Expenses scandal latest blow for sterling
IT was no coincidence that sterling fell yet again yesterday as the expenses scandal flared up once more. The revelation that Gordon Brown is having to reimburse £12,400 – and many other MPs from all parties will have to pay back some of their expenses – can mean only one thing: Britain’s political establishment is indeed its weakest link, with insufficient collective self-control to take decisions that are truly in the public interest. No wonder we are in such a mess. We should never forget that while capitalists and free markets are far from perfect, politicians and regulators tend to be much worse. Our self-interested and all too human political class is as far from the ideal of the Platonic Guardian as it is possible to imagine.
But the expenses scandal has merely reinforced a growing feeling of ill-ease across London’s business community: the economy has exited recession; the stock market is doing well thanks to plentiful liquidity; but the climate remains very tough – tougher certainly than many executives had been expecting – and regulators and politicians are likely to make life far worse than it needs to be. This renewed pessimism about the prospects for Britain, while nothing like as bad as what we saw six months ago, is nevertheless a worrying trend.
It doesn’t help that while all parties now accept that drastic action is needed to tackle the budget deficit, investors are still looking for proper, carefully-costed policies. Yet so far they have only been presented with preliminary ideas from the Tories to shave a few billion pounds a year from the shortfall (George Osborne’s team is quietly working on much more radical proposals but markets will need tangible evidence before they can relax). Labour’s position is even more depressing, as exemplified by Brown’s belief that selling off the Dartford Tunnel will make a blind bit of difference to Britain’s national debt, which is growing by £15bn a month.

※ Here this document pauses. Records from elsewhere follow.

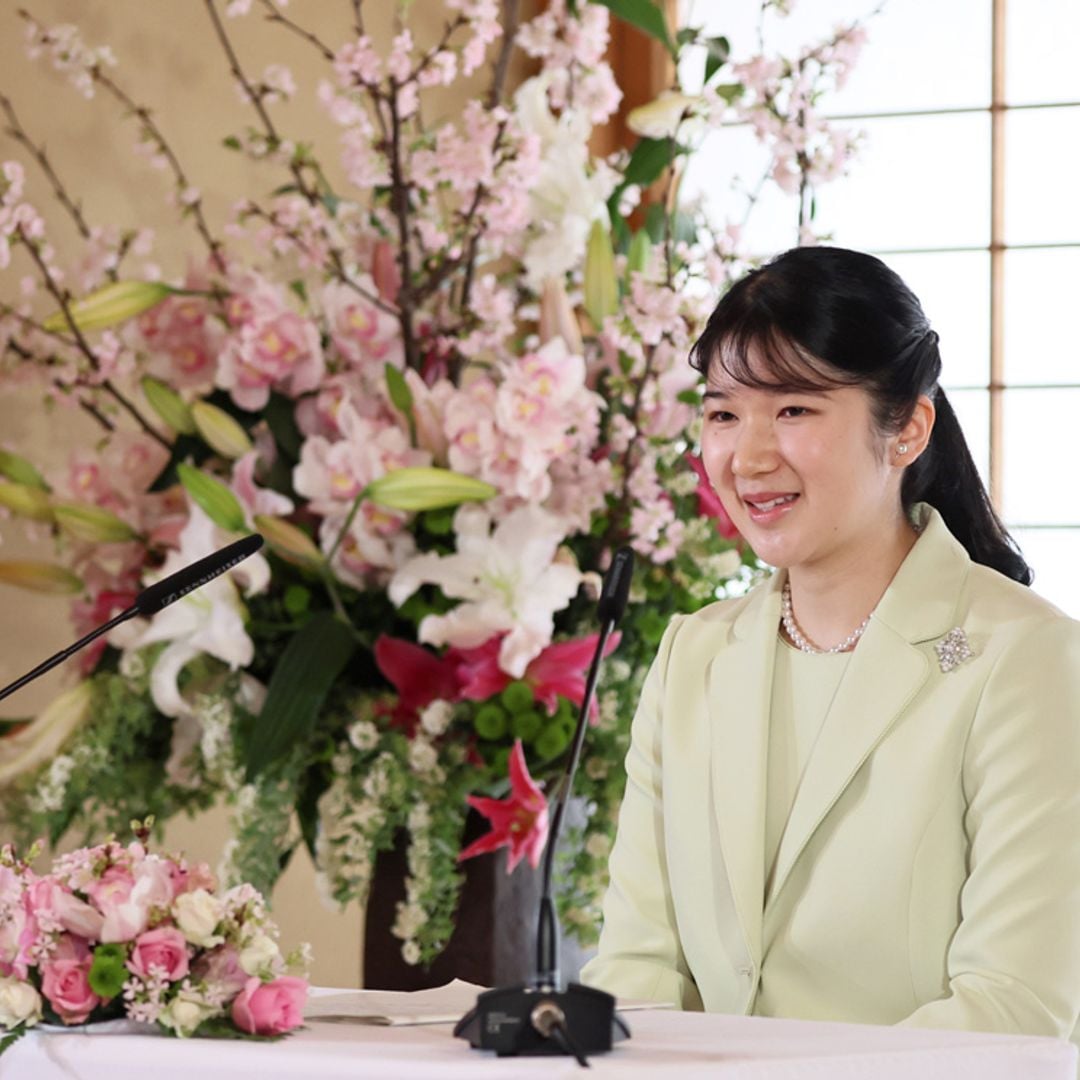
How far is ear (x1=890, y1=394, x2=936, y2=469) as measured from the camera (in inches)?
70.6

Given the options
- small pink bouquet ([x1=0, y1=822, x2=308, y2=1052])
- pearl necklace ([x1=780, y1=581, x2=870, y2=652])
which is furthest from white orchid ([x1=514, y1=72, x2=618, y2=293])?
small pink bouquet ([x1=0, y1=822, x2=308, y2=1052])

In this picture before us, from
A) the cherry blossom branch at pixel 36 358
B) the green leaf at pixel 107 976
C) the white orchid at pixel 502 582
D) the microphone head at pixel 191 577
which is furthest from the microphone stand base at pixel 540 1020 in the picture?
the cherry blossom branch at pixel 36 358

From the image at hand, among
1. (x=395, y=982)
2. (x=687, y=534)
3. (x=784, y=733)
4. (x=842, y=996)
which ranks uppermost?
(x=687, y=534)

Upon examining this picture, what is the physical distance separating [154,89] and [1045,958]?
6.56 feet

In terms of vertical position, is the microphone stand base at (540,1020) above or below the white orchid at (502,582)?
below

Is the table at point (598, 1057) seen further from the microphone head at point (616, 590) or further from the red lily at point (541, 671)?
the red lily at point (541, 671)

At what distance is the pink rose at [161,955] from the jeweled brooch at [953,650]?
0.80m

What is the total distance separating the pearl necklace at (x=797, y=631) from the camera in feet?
6.02

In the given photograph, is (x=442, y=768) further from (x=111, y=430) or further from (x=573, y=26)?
(x=573, y=26)

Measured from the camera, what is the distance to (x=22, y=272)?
8.96 feet

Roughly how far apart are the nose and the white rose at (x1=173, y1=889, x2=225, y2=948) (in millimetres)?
713

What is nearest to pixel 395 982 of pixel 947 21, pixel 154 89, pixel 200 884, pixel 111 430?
pixel 111 430

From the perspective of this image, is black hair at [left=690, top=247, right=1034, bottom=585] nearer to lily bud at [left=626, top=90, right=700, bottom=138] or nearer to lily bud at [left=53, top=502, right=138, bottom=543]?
lily bud at [left=626, top=90, right=700, bottom=138]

There is also nervousness at the housing market, which is recovering too well for comfort. But the biggest question of all is what will happen to monetary policy. Yesterday’s speech by Brown, where he backed quantitative easing while accusing the Tories of misunderstanding it, suggests he believes that he is firmly in charge, rather than Mervyn King, who is supposed to decide about these things independently. Markets are also well-aware that gilts are suffering from a false market as a result of the Bank’s huge purchases of government debt; nobody has any idea what will happen once quantitative easing ends – nor what the fate of riskier assets (such as equities) will be. They are currently being propped up by the additional liquidity generated by the Bank.
The only good news for fixed income investors is that commercial banks will soon have to take over from the Bank and start purchasing at least £100bn worth of gilts to improve the liquidity of their balance sheets; but timings may not coincide. All of these issues started to irk investors in earnest a few weeks ago but they have taken a renewed relevance in recent days. Traders are now selling the pound more heavily than at any point since records began in 1972, according to the US Commodity Futures Trading Commission. The only reason sterling hasn’t slumped further is that the greenback is itself under immense pressure – hardly an endorsement for Britain’s battered political system.